To understand why online shopping creates outsized demand for warehouse space, let’s go on a journey with the humble golf ball.
After rolling off the production line, golf balls are packed into sleeves and cases, the cases are loaded onto pallets, and the pallets are shipped to suppliers’ warehouses.
When a bricks-and-mortar golf retailer runs low on stock, it orders a pallet of balls from its supplier. When the pallet arrives, a store worker breaks it down into cases, sleeves, and perhaps individual balls, then restocks the shelves and leaves the rest in the store room.
When we order golf balls through an e-commerce channel, a warehouse worker has to do all that breaking down in the warehouse, then pack the order and send it to the customer. That requires much more floor space than if they were just shipping pallets to golf stores.

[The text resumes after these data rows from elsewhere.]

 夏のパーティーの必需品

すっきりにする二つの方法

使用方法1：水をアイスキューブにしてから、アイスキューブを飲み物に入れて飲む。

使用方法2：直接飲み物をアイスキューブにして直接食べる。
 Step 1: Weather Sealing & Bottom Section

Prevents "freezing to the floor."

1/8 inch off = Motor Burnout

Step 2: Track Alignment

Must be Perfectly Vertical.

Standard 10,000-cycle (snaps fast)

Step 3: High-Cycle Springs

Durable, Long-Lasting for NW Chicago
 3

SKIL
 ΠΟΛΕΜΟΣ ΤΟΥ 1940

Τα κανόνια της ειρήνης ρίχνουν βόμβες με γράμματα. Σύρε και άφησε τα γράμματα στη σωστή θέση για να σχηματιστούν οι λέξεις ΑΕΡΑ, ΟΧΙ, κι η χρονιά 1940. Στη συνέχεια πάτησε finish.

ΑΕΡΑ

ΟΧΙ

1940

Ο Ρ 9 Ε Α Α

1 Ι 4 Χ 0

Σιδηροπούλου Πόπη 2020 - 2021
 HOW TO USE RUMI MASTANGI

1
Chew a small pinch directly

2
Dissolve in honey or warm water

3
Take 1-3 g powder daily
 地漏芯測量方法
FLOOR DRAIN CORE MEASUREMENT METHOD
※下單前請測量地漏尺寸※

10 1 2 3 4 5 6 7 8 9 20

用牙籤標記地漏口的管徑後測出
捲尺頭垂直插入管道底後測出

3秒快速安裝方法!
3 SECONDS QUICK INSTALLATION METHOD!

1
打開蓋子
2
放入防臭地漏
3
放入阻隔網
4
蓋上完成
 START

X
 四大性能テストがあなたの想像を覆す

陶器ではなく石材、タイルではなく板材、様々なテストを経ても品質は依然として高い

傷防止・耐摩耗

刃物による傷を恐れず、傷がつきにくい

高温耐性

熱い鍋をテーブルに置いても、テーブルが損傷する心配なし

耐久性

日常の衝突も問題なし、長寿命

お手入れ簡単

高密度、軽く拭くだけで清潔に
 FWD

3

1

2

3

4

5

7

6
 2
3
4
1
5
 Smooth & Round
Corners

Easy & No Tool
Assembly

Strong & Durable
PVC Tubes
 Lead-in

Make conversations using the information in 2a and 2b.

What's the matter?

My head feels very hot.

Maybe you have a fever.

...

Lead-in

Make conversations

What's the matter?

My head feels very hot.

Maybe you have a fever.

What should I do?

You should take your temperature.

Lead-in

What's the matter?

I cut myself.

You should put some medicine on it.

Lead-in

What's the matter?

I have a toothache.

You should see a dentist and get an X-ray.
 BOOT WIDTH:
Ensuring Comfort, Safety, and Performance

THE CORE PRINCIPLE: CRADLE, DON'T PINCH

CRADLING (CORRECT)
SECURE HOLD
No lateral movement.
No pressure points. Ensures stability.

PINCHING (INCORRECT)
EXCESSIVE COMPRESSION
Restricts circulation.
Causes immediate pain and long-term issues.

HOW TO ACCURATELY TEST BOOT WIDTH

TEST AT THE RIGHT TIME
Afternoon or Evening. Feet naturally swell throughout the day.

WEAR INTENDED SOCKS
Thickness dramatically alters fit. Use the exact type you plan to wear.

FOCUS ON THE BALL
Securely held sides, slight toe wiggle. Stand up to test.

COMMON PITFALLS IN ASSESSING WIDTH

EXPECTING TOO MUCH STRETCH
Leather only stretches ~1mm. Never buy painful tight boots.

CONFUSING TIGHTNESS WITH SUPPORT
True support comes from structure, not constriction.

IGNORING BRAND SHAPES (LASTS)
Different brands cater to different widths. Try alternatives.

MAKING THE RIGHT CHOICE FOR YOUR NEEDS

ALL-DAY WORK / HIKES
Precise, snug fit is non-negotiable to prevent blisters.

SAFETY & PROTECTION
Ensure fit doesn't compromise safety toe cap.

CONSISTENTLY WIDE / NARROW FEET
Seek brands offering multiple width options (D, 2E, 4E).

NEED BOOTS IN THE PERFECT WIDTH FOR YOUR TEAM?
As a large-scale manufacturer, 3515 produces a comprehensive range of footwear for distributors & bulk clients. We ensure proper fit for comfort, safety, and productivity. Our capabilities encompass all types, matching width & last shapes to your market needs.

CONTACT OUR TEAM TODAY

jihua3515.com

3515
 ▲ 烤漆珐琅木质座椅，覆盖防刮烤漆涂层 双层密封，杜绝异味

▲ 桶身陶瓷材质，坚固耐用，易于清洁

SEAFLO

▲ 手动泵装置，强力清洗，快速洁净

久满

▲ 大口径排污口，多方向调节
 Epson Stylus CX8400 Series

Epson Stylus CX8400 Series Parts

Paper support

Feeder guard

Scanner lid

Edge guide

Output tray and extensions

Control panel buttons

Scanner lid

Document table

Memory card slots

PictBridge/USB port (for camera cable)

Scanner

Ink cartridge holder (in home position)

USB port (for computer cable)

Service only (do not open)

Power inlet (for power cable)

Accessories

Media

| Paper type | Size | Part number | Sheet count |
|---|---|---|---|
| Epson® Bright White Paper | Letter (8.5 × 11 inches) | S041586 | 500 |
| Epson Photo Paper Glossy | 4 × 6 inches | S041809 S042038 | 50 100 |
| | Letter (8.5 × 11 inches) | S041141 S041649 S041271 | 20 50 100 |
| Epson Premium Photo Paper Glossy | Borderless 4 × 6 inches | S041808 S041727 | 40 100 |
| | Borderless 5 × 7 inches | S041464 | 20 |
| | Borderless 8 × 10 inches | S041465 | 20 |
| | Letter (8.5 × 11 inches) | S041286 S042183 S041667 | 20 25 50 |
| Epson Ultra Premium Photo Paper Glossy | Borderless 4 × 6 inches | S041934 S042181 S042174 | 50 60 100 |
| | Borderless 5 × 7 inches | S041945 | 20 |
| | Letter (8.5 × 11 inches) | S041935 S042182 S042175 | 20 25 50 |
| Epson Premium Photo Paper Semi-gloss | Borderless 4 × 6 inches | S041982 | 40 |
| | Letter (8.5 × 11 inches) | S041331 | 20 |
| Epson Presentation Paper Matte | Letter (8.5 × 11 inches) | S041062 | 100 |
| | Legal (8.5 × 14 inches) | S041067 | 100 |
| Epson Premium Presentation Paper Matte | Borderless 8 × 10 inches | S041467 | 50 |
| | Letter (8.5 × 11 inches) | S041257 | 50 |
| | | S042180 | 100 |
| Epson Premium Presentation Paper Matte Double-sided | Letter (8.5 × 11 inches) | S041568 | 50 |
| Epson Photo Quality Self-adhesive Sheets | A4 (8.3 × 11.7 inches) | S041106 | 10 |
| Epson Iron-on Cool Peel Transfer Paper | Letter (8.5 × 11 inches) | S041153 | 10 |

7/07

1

So, even if we use the same number of golf balls from one year to the next if we buy a larger proportion online, e-commerce retailers will need more warehouse space to cope. The same goes for pretty much any mass-produced consumer product. We’re still in an e-commerce boom and we are some way from reaching bust. E-commerce will account for 33 percent of U.S. retail sales in 2027, up from 25 percent in 2022, according to one estimate.
Another force that’s pushing up demand for warehouses is the on-shoring and near-shoring of U.S. manufacturing. Against a backdrop of anti-globalization and after the supply chain disruption wrought by the pandemic, American businesses are choosing to put more of their manufacturing operations on home soil or at least, bring them closer to home.
On-shoring and near-shoring have a multiplier effect on the market, because new supply chains are built to support increased domestic production, which requires extra warehouse space. Further, manufacturers seek to buy warehouses and convert them to factories, reducing space in the face of rising demand.
Growing demand for e-commerce and the rise of on-shoring and near-shoring are positive long-term factors for warehouse investors. Valuations today are off their all-time highs because of a glut of supply and financing concerns for owners and developers, but they’re still buoyant given recent sharp shocks, not least the post-pandemic spikes in inflation and interest rates.
In the early months of the pandemic, we saw a sharp rise in stay-at-home ordering through e-commerce channels. Businesses quickly ran out of inventory, so instead of planning for “just enough” inventory, they began planning for “just in case” inventory, and they needed more warehouse space to store this inventory. Warehouse vacancy rates fell to near-zero and rents shot up.
Developers spotted an opportunity and began pouring money into warehouse building projects, many of which had scheduled delivery dates in 2023-24. But by then, inflation was spiking and discretionary spending was falling, so people weren’t buying as much. So there was a lot of new warehouse supply coming to market just as demand was falling.
Meanwhile, interest rates were rising fast, which was bad news for large numbers of owners and developers who had construction loans maturing in 2023 and 2024. It’s something of a phenomenon: nearly $1.7tn of the $4.7tn worth of U.S. commercial real estate loans are forecast to mature this year and last year. It’s forcing owners and developers to have serious conversations with their bank managers about refinancing at higher rates, paying down debt, putting equity into deals, or even selling real estate.
We’re starting to see significant opportunities to invest in distressed warehouse businesses. We see this trend continuing through, and perhaps accelerating in 2025. As a result, we’re increasing our deployment rates.
When I say “distressed”, I don’t mean we’re investing in deadbeat businesses. Most of the time, owners seek to sell quality businesses at discount prices to help service their debt. Right now, we’re in a window where owners and developers simply have a financial need to sell.
There’s another reason we see opportunity in the near term: the post-pandemic interest rate spike slammed the brakes on warehouse construction. Once we’ve worked through the present-day supply glut, that delay in construction will filter through as a squeeze on floorspace, creating a window in which demand outstrips supply, and rents rise.
So whether we’re shopping online for golf balls, t-shirts, or dish soap, the continuing shift to e-commerce will keep driving demand for warehouse space. That’s why we’re optimistic about the long-term prospects for the sector.